Able – Small Business Lending - ankurpatel
https://www.hiable.com/

======
nlh
I love the problem they're attacking. I agree completely that early-
stage/small business lending is one of the great challenges in
entrepreneurship today. "Banks lend money to people who don't need it" rings
very true.

BUT --

"How do we do this? First, we examine data from a business’s customers through
the collection of reviews, check-ins, and connections that have already been
generated across social media."

I strongly disagree that this is the right solution. This is essentially
taking the underwriting process and shifting it from banks to...social media
users? Honestly, as much as I have distaste for the small business divisions
of most banks, it pales in comparison to the distaste I have for the collected
"wisdom" of (most) Yelp reviewers and Foursquare Checker-Inners. "The food was
outstanding but the server made one mistake -- 1-STAR!!!"
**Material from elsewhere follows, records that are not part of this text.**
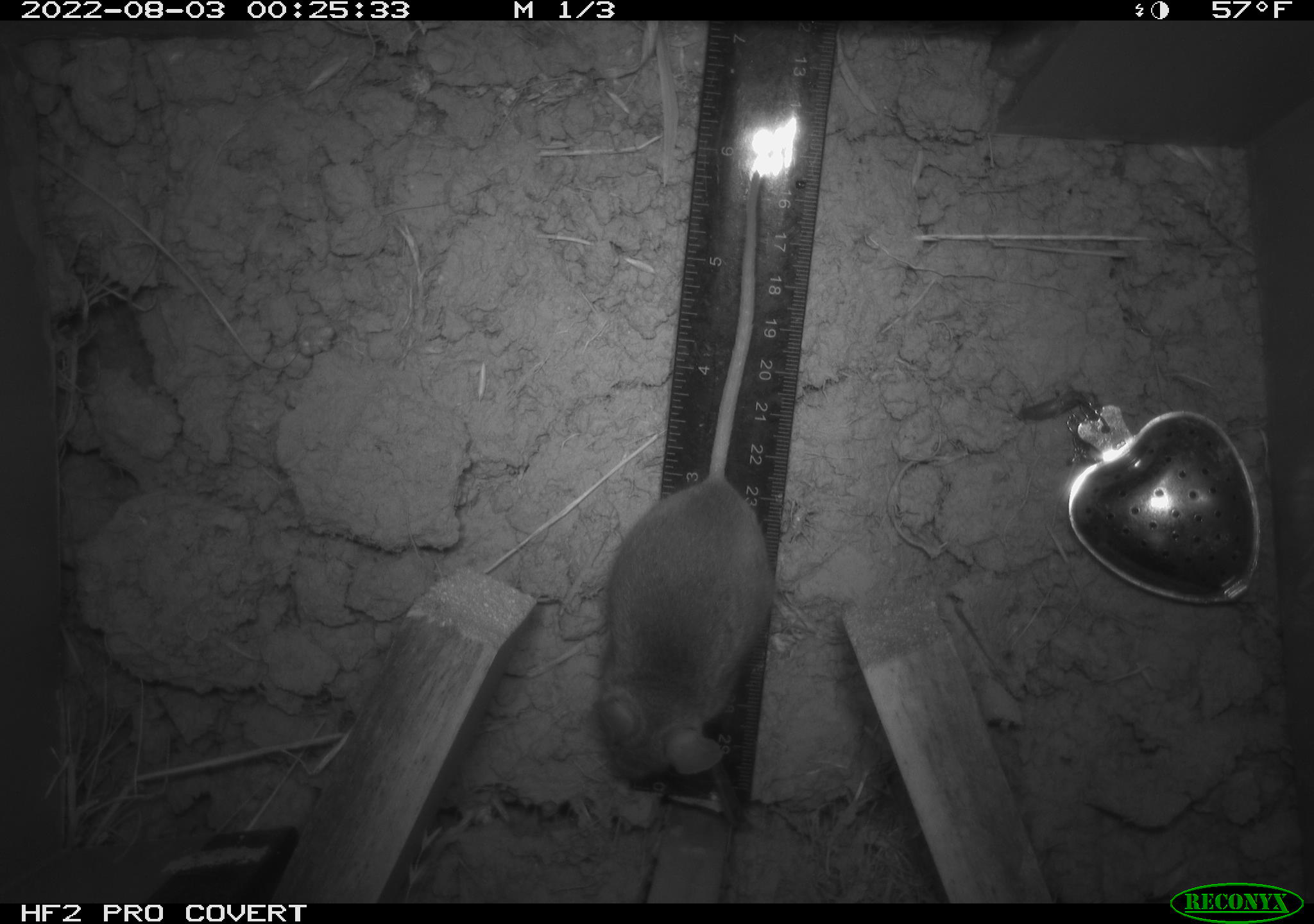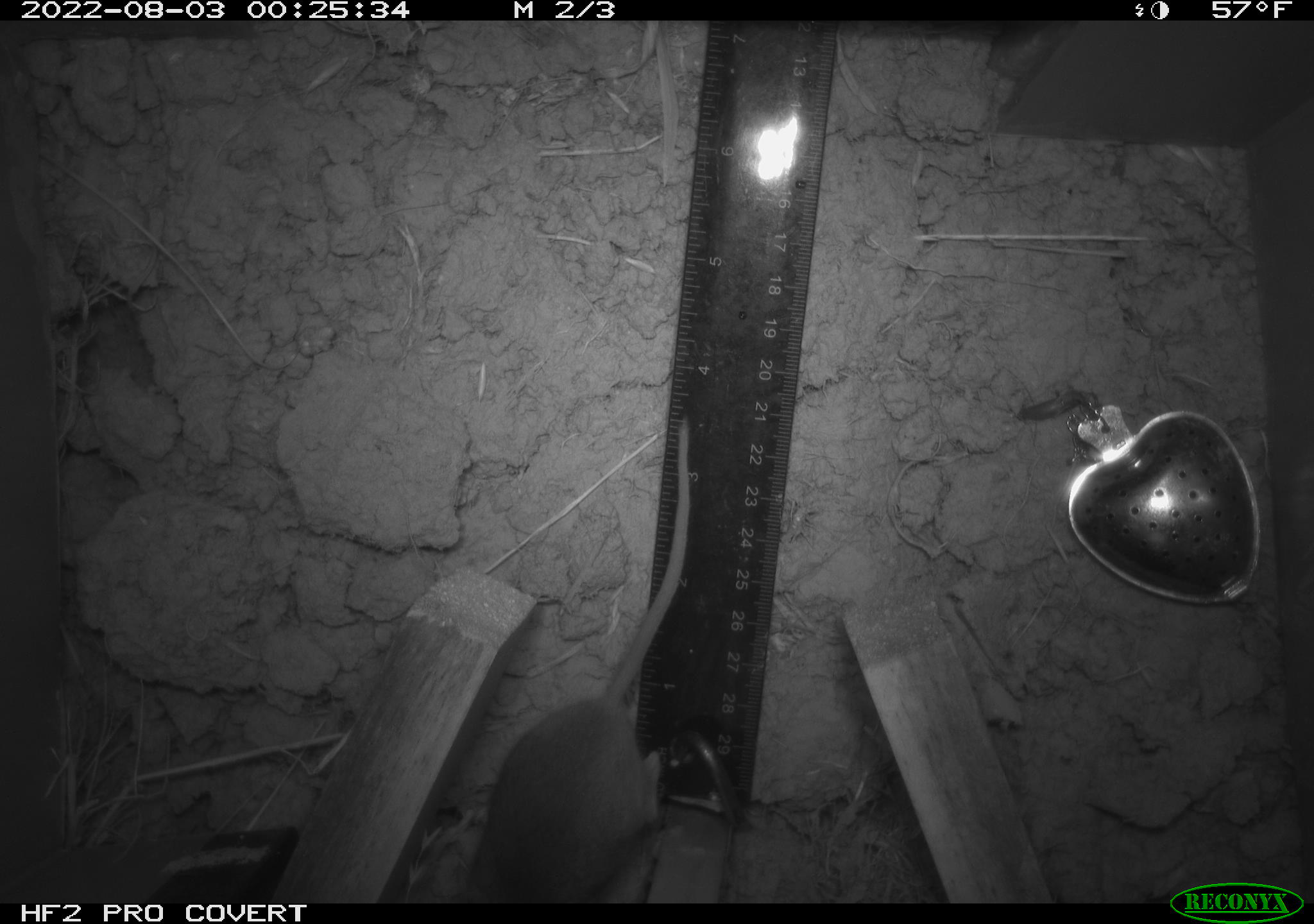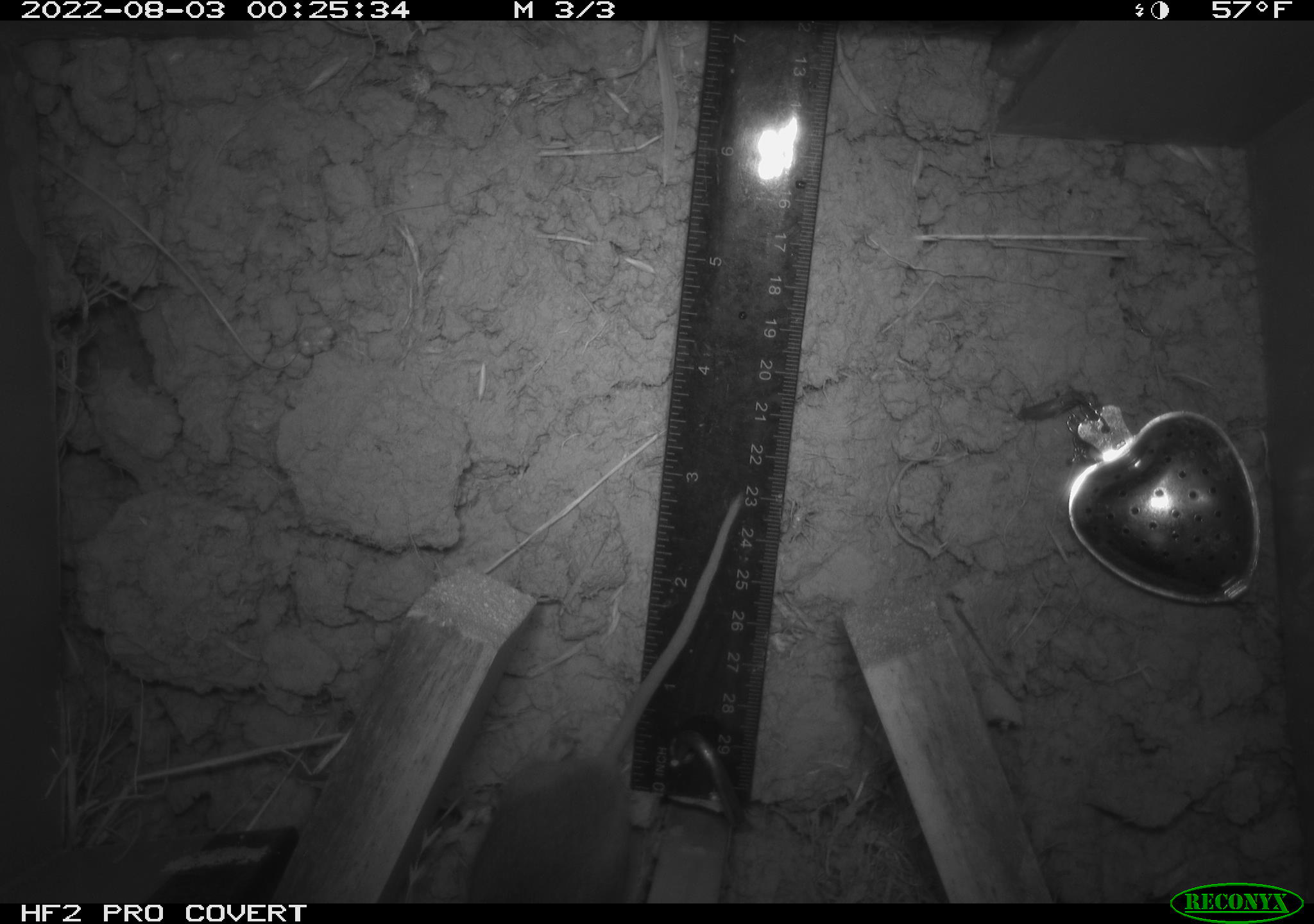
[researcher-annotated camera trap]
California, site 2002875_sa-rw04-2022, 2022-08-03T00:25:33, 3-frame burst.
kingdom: Animalia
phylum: Chordata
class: Mammalia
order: Rodentia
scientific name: Rodentia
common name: mouse species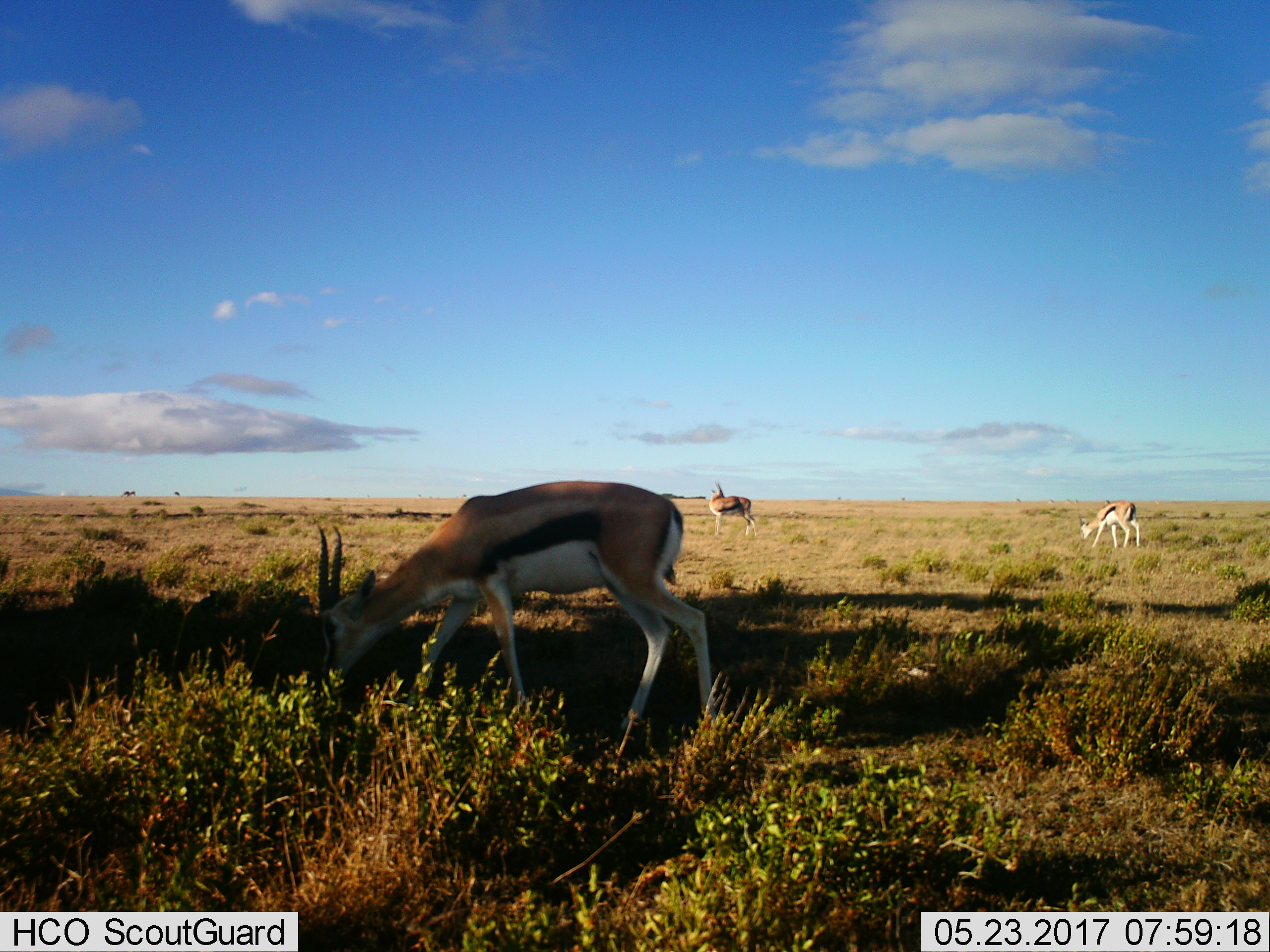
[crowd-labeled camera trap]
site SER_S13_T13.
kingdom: Animalia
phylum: Chordata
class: Mammalia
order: Artiodactyla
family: Bovidae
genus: Eudorcas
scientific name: Eudorcas thomsonii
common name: thomson's gazelle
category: gazellethomsons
Gazellethomsons (thomson's gazelle) (Eudorcas thomsonii), count 3. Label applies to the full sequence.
So now, what they're saying, is that not only does a bad review have the
potential to hurt your ability to gain new customers, now it can hurt a
business' ability to get credit and financing.

I genuinely think they're onto something here - and I think they're working on
a critical problem - but I think using social media reviews (in their current
form) as a credit signal is a mistake and the wrong approach.

------
ankurpatel
Maybe Able might have the same outcome as Outbox which closed recently.

There are many unanswered questions here as to what happens if a small
business does bankruptcy.

------
seanmccann
Well that's a giant 180.